“How can we get away from this?” – Showtime’s Active Shooter: America Under Fire
When I can stomach it, and if the tone is right, I like reading true crime stories. And because I came of age in the nineties and went to college in the aughts, school shootings and other similar rampages have a luxurious, rent-controlled space in the anxious corners of my mind.
Last week, I decided to watch the first two episodes of Active Shooter: America Under Fire, a new documentary series from Showtime. The show is certainly compelling: each episode describes a different shooting rampage based on the first-person accounts from survivors and first responders. But the show is also a bit emotionally manipulative. In the second episode, which focuses on the 2015 terrorist attack at the Inland Regional Center in San Bernardino, California, Sgt. Gary Schuelke detailed the pursuit of the fleeing terrorists and talks emotionally about confronting the terrorists alongside his son and fellow police officer, Ryan Schuelke. The father’s interview is intercut with other interviews with other first responders from different agencies over several minutes. Sgt. Schuelke gets more and more choked up with emotion as he describes his son’s bravery, and then the episode cuts to the younger Schuelke, after we as viewers are sure that the father is talking about someone who must have died while trying to subdue the criminals. I suppose the producers of the show are banking solely on our sense of relief as viewers when we find that both Schuelkes are alive and well, but I found the reveal to be callously deployed.
It would be one thing if relief was the only emotion of ours that Active Shooter toyed with, but unfortunately the show also trades on fear and vulnerability to the shock of its viewers by glamorizing the criminals responsible for these violent crimes. Nowhere is this more egregious than in the first episode, which details the 2012 shooting in a movie theater in Aurora, Colorado. During one of the interviews, what appears to be a senior high school portrait of the criminal appears on the screen and the camera lovingly tightens on the strange expression of the murderer. It lasts for twenty seconds. I don’t necessarily recommend you watch the episode, but I do recommend that you close your eyes for that length of time to better understand how strange it is to devote it to a close-up of a creepy but humanizing photo of the criminal-as-youth.

EXERCISES TO COMPLETE:
(a) According to the review of Active Shooter: America Under Fire, which attack does the first episode cover?
(b) Extend the review of Showtime's Active Shooter series, picking up after its final sentence.

(Recorded data)

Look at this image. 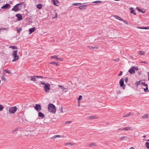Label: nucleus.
Segmentation results:
<instances>
[{
    "label": "nucleus",
    "mask_w": 149,
    "mask_h": 149,
    "mask_svg": "<svg viewBox=\"0 0 149 149\" xmlns=\"http://www.w3.org/2000/svg\"><path fill=\"white\" fill-rule=\"evenodd\" d=\"M122 73H123V72L121 71L120 72V73L118 74V76H121L122 75Z\"/></svg>",
    "instance_id": "obj_52"
},
{
    "label": "nucleus",
    "mask_w": 149,
    "mask_h": 149,
    "mask_svg": "<svg viewBox=\"0 0 149 149\" xmlns=\"http://www.w3.org/2000/svg\"><path fill=\"white\" fill-rule=\"evenodd\" d=\"M114 60L116 62H118L119 61L118 58H116V59H115Z\"/></svg>",
    "instance_id": "obj_56"
},
{
    "label": "nucleus",
    "mask_w": 149,
    "mask_h": 149,
    "mask_svg": "<svg viewBox=\"0 0 149 149\" xmlns=\"http://www.w3.org/2000/svg\"><path fill=\"white\" fill-rule=\"evenodd\" d=\"M22 3H18L12 9V10L15 12H17L20 10L22 7Z\"/></svg>",
    "instance_id": "obj_4"
},
{
    "label": "nucleus",
    "mask_w": 149,
    "mask_h": 149,
    "mask_svg": "<svg viewBox=\"0 0 149 149\" xmlns=\"http://www.w3.org/2000/svg\"><path fill=\"white\" fill-rule=\"evenodd\" d=\"M93 48H94V49H95V48L98 49V47L96 46V47H93Z\"/></svg>",
    "instance_id": "obj_62"
},
{
    "label": "nucleus",
    "mask_w": 149,
    "mask_h": 149,
    "mask_svg": "<svg viewBox=\"0 0 149 149\" xmlns=\"http://www.w3.org/2000/svg\"><path fill=\"white\" fill-rule=\"evenodd\" d=\"M142 118L143 119L145 118H149V115L147 113H146L145 114L143 115L142 116Z\"/></svg>",
    "instance_id": "obj_16"
},
{
    "label": "nucleus",
    "mask_w": 149,
    "mask_h": 149,
    "mask_svg": "<svg viewBox=\"0 0 149 149\" xmlns=\"http://www.w3.org/2000/svg\"><path fill=\"white\" fill-rule=\"evenodd\" d=\"M42 7V5L41 4H39L37 5V7L39 9H41Z\"/></svg>",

RESULTS IN ORDER:
(a) The 2012 shooting in a movie theater in Aurora, Colorado.

(b)
It was wildly irresponsible, but all too common, even in well-intentioned reporting. And after two episodes, I’m inclined to think Active Shooter producers Eli Holzman, Star Price, and Aaron Saidman do have some good intentions behind the series. I suppose my primary concern is that good intentions can still be the wrong intentions, and that in our fixation to understand the reason behind crimes like this, we magnify the criminals to outsize proportion, increasing the likelihood of similar crimes.
The first episode is also bookended by interviews with Thomas and Caren Teves, whose son was killed in that movie theater. They created the “No Notoriety” movement to pressure the media to cover these kind of crimes and criminals in a way that discourages copycats. Some of their methods include not mentioning the criminals by name or showing their photos unless they are still at large, and not publishing or sharing any self-serving material that the criminals release to the wider media. A recent article from Katherine Reed, an associate professor at the Missouri School of Journalism, suggests that this challenge to the media has taken a slight hold. I hope the progress continues. As the title of her article states, Reed also insists we stop referring to these killers as shooters, writing,
Calling a mass killer a “shooter” is like calling a shooting victim a “target.” It has the ring of the video game world. It makes me wonder if we’re too desensitized to the true human cost of violence. The proliferation of guns and murder narratives in entertainment media adds to this numbing and is creeping into the way we write about actual violence. […] It’s far easier for us in the news media to make it all about the killers and the “mystery” of them and their derangement or their obsessions, looking for that one thing that lets us off the hook for confronting the terrifying reality of access to guns in this country.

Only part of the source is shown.